WASHINGTON (CN) — An inspector general for the Interior Department appointed to his position by former President Donald Trump issued a report Wednesday that exonerates Trump in connection to the use of chemical weapons at a protest last year.
It is undisputed that Trump marched through the park known as Lafayette Square on June 1, shortly after authorities cleared the protesters who had been peacefully demonstrating there. Days earlier, George Floyd had been murdered by a Minneapolis police officer, and Washington was one of countless cities around the world overtaken by protesters in the aftermath. On June 1, standing outside a historic church separated from the White House by Lafayette Square, Trump posed for photos with a Bible as members of his family and his Cabinet looked on.
What the report Wednesday from Inspector General Mark Greenblatt concludes, however, is that federal police forcibly cleared the area of protesters not for Trump's photo op but so that a contractor could install an "antiscale fence" that protesters would be unable to breach.
“The evidence we reviewed showed that the USPP cleared the park to allow the contractor to safely install the antiscale fencing in response to destruction of property and injury to officers occurring on May 30 and 31," the 41-page report states. "Further, the evidence showed that the USPP [U.S. Park Police] did not know about the president’s potential movement until mid- to late afternoon on June 1 — hours after it had begun developing its operational plan and the fencing contractor had arrived in the park.”
Trump headed off for the photo op at St. John’s Church shortly after delivering remarks at 7 p.m. — the curfew installed for D.C. by Mayor Muriel Bowser a day earlier. There, the president delivered a thundering warning: Further unrest would prompt him to deploy the U.S. military to any city or state that “refused to take the actions necessary” to quell protests.
With typical bombast, Trump promised that the National Guard would be called upon to “dominate the streets” and that military forces would “quickly solve the problem” posed by protesters if state governors could not.
While Trump was speaking, however, police were already on horseback in riot gear and wielding clubs in Lafayette Square.
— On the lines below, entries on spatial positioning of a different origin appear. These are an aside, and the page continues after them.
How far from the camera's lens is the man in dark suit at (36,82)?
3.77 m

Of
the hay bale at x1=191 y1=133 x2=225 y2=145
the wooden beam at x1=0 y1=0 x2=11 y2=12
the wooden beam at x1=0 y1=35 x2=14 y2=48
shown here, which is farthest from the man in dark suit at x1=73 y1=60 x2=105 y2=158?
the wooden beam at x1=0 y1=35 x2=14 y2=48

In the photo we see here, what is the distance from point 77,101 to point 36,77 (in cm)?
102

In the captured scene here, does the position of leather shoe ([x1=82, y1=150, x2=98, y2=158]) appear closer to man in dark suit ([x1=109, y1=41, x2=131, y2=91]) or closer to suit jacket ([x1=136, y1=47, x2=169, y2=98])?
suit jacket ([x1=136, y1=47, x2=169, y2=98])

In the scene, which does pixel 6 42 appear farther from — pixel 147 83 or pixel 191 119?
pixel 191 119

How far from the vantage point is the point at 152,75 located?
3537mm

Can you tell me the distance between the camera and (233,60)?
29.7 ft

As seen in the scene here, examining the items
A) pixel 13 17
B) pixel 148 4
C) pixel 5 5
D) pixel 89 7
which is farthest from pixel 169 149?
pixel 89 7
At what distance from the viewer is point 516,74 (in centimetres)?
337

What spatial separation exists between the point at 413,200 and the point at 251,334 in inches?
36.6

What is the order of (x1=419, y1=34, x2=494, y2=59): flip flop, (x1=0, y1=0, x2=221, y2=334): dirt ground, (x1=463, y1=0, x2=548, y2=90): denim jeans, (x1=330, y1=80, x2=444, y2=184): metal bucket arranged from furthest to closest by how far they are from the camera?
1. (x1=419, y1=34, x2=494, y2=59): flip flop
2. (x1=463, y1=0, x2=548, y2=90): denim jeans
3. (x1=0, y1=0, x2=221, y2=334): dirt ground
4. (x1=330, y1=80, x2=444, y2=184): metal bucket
Police had already begun moving people violently deploying flash bangs, smoke bombs and pepper balls.
But the report from Greenblatt says U.S. Park Police had gotten the orders to clear the square for curfew long before anyone knew that Trump planned to give a speech and take photos.
Indeed, Metropolitan Police asked Parks Police to delay their sweep of the square so there would be “clear authority to arrest protesters who failed to comply with the curfew.”
Video of the protest's dismantling shows individuals hurling water bottles at police who descended on them. Park Police contend protesters not only threw water bottles but bricks and caustic liquids. A Washington Post review of video footage from June 1 indicates no evidence of either bricks or caustic liquids used by protesters during the fray. In his report Wednesday, Greenblatt reported water bottles and eggs were thrown by protesters at police on June 1.
Noxious fumes still hung in the air from pepper spray unleashed by police when Trump, his attorney general and others walked the short distance from the White House to St. John’s Episcopal Church. The procession lasted just 20 minutes.
Video shot by CNN shows then-Attorney General William Barr entering Lafayette Park around 6:10 p.m. Standing behind a group of police in riot gear, he then speaks with a small group of officials including Secret Service and a representative from the U.S. Park Police while gesturing toward St. John’s Church. The Washington Post obtained a radio transmission from June 1 confirming at 6:21 p.m., law enforcement did inquire to each other over which available officers would carry pepper balls as they cleared the square.